Сибирь. Могучая река несет свои тесные воды сквозь тайгу. Гигантский силуэт недостроенной плотины. Тысячи людей копошатся у ее подножья. И у каждого своя судьба. …За одинокой красавицей-крановщицей Дарьей, матерью молодого монтажника Ярослава, ухаживает снабженец Шматков, которого строгий директор-ретроград Бережной хочет за новое мышление выгнать с работы.
— Его же в шкафу заперли! — напомнил Кокотов.
— Не перебивайте! Пока еще не заперли. Позже запрут. У самого Ярослава разворачивается яркий производственный роман с юной табельщицей Изольдой: она ждет ребенка, прислушиваясь к своему приподнявшемуся чреву. По вечерам все четверо собираются за общим столом. Во время долгих чаепитий (как раз началась борьба с пьянством) Шматков, томясь нездоровым влечением к манкой крупнотелой Дарье, ведет с ее сыном-монтажником подстрекательные разговоры о непорядках на стройке, произволе самодура Бережного и явных преимуществах рыночной экономики. Ярослав ему верит. Использовав социальный гнев работяг, возмущенных сухим законом, он поднимает восстание. Мятежники запирают директора в шкафу, выбросив оттуда всю строительную документацию. Новым начальником на собрании трудового коллектива выбирают буйного Ярослава, а Шматкова делают его заместителем. Мстительный снабженец сразу требует выдать Бережного на скорую расправу пролетариату, разъяренному трезвостью, и новый директор с молодым легкомыслием готов согласиться, но Дарья открывает сыну свою девичью тайну: он внебрачный ребенок ретрограда, которого она страстно любила в молодости и даже была его невестой. Но тот предпочел ради карьеры жениться на дочери секретаря обкома Алисе — нахальной журналистке. Та приехала на стройку делать фоторепортаж и втюрилась в молодого, статного инженера Бережного. Потрясенный Ярослав сохраняет низложенному директору жизнь, но мстя за мать, из шкафа не выпускает.

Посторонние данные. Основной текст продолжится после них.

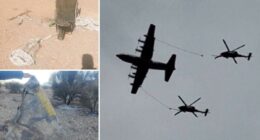 What happens when a US aircraft is shot down in a war zone â and how do crew members avoid capture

Отец и сын бурно выясняют отношения через стальную дверь: оказывается, в жизни все было сложнее: Бережной бросил невесту, увидев снимок, сделанный Алисой: Дарья в кабине крана чалится с бригадиром Рустамом. Ярослав прощает отца и, охладев к матери, рассказывает об этом позорном факте Изольде. Но умная табельщица не спешит верить в непостоянство будущей свекрови. Она, превозмогая беременность, едет в областной центр и находит Алису — несчастную, пьющую, рано состарившуюся женщину. После того как ее бросил муж, а папашу сняли с высокого поста, журналистка совсем опустилась. Изольда ставит ей бутылку и вопрос ребром: «Как было на самом деле?» Похмелившись и усовестившись, та сознается, что подсунула ревнивому Бережному наглый фотомонтаж, подло скомпрометировав непорочную Дарью. С радостной вестью Изольда едет к Ярославу.